— Мама переезжает к нам. В эту комнату.
Юлия застыла с тарелкой в руках, которую собиралась убрать в кухонный шкаф. Она медленно повернулась к мужу, стоявшему в дверях второй комнаты. Её пальцы судорожно сжали грубый фаянс.
— Я сказал, что моя мама, Людмила Васильевна, будет жить здесь. В этой комнате, — Дмитрий повторил фразу четко, как отличник у доски, словно не сомневался в ее абсолютной ясности и логичности.

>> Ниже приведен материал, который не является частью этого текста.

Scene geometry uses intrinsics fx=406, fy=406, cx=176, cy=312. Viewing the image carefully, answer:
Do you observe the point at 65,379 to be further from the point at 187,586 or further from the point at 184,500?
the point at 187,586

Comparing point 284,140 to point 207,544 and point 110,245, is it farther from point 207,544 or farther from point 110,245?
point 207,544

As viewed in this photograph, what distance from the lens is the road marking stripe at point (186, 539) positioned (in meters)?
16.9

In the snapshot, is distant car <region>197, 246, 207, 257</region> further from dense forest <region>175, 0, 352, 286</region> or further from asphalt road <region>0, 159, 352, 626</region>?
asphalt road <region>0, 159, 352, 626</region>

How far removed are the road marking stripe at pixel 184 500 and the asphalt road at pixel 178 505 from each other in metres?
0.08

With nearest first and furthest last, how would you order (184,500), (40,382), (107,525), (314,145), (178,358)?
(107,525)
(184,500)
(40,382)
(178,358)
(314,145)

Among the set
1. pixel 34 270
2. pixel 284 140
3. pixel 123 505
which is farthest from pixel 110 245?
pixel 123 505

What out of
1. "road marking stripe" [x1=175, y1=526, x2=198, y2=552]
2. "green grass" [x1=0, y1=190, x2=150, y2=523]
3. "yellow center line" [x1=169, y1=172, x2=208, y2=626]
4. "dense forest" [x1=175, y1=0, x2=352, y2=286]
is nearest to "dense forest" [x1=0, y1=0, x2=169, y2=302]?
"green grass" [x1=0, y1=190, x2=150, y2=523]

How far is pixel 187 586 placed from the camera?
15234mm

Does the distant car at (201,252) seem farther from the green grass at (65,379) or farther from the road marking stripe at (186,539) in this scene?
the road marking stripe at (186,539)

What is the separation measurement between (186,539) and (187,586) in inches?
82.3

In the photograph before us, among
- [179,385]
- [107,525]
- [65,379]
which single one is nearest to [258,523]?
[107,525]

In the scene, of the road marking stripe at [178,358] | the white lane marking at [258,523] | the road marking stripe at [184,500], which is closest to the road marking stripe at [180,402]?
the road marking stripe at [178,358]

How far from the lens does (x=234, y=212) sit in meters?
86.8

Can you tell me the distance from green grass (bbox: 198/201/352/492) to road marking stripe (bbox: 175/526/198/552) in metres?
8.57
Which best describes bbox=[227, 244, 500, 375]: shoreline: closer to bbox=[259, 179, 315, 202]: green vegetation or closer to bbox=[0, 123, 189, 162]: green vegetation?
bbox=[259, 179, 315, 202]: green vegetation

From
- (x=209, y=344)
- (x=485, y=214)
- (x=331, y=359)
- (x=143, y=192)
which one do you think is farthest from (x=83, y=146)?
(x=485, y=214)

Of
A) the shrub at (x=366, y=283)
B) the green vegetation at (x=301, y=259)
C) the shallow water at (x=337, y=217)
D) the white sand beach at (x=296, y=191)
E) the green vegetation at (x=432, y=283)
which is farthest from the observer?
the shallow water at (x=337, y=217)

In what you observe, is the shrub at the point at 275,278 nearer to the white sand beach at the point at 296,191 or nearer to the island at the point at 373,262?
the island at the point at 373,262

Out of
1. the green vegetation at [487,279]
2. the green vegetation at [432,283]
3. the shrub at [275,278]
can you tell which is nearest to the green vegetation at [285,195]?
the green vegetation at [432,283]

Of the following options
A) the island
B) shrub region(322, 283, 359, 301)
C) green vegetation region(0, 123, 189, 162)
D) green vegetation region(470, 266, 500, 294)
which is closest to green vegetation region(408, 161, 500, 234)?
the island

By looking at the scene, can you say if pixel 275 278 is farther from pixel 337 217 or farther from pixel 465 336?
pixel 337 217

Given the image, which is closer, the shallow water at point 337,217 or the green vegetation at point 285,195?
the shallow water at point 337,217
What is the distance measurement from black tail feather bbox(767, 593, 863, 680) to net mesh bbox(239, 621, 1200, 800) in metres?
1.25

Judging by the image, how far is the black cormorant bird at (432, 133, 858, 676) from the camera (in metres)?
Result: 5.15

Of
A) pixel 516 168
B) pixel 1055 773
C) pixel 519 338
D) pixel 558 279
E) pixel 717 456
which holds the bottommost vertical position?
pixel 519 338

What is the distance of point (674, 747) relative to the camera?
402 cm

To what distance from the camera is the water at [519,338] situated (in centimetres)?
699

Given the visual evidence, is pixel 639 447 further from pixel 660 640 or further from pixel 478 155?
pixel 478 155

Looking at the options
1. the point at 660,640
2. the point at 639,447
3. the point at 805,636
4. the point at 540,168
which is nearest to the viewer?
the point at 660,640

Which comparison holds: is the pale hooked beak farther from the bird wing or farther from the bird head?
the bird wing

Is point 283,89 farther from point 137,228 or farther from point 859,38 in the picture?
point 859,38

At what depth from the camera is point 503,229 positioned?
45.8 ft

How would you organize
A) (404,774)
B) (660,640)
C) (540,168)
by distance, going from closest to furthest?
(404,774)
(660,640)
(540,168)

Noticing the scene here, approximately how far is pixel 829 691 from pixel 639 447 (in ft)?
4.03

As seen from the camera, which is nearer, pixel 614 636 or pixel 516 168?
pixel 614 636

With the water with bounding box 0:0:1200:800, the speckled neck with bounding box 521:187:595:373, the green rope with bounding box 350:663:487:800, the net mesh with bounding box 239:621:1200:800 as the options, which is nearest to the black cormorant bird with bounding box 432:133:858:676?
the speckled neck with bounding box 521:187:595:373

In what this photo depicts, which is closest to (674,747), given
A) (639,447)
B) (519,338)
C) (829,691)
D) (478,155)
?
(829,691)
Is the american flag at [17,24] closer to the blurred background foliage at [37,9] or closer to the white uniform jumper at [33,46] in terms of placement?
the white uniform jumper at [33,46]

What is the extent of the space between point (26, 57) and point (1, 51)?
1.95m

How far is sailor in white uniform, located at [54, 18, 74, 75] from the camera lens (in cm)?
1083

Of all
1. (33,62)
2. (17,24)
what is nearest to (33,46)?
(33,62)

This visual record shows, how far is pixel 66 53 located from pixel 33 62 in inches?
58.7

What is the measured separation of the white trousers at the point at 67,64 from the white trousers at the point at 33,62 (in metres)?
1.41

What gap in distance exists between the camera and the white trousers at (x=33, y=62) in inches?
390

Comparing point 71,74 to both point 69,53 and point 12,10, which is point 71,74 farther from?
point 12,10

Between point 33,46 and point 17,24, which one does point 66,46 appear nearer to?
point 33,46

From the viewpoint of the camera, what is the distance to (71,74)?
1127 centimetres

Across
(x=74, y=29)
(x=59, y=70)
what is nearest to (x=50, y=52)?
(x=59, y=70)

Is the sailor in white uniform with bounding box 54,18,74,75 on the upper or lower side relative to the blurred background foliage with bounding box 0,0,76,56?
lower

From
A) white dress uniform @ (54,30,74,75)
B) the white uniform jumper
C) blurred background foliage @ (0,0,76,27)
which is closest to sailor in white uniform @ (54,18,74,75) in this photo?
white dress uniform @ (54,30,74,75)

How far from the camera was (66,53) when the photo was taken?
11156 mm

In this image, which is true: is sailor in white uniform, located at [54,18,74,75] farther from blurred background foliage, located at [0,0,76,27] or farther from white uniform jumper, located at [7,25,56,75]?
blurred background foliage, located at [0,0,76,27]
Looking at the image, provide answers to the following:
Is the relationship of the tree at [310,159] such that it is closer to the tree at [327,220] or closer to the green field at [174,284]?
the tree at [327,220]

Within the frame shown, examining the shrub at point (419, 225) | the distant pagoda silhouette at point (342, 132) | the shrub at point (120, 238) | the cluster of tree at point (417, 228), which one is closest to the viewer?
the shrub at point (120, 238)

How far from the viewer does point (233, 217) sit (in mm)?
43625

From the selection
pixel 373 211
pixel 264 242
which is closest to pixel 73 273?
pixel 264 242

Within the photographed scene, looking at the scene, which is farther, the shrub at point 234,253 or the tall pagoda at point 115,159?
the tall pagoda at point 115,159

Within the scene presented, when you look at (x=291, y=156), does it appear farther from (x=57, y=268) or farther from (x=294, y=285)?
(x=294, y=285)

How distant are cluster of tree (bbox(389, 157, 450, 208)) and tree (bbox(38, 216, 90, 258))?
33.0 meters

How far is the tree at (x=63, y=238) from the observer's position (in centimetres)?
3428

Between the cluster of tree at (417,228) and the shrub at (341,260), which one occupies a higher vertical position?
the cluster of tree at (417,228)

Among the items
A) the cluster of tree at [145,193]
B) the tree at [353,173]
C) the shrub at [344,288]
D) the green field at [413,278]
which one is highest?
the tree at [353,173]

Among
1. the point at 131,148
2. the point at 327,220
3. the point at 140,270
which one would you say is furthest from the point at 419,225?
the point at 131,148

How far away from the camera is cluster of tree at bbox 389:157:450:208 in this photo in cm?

Юлия поставила тарелку на стол, иначе бы уронила. В ушах зазвенела тишина, странная и густая, после грохота переезда.
— Дима, мы что, об этом говорили? Я что-то не припоминаю такого разговора.

— Ну, я же говорил, что у Ольги ей тесно, — он сделал шаг в коридор, его лицо, обычно такое мягкое, сейчас казалось вырезанным из дерева. — Сестра беременна вторым, в их однушке уже не продохнуть. Я пообещал, что как только мы обустроимся, мама будет с нами. Вот мы и обустроились.
«Обустроились». Слово повисло в воздухе, такое уютное и домашнее, что от него тошнило. Юлия обвела взглядом прихожую, заваленную коробками, заглянула в проем гостиной, где у стены прислонился их с Дмитрием старый, купленный по объявлению диван. Ее взгляд скользнул мимо мужа и уперся в дверь второй, светлой, пустующей комнаты. Её комнаты. Комнаты, которая должна была стать кабинетом, местом, где она будет заниматься с учениками, где будет стоять ее письменный стол и книжные полки до потолка.
— Ты пообещал, — прошептала она. — Ты. А я здесь при чем?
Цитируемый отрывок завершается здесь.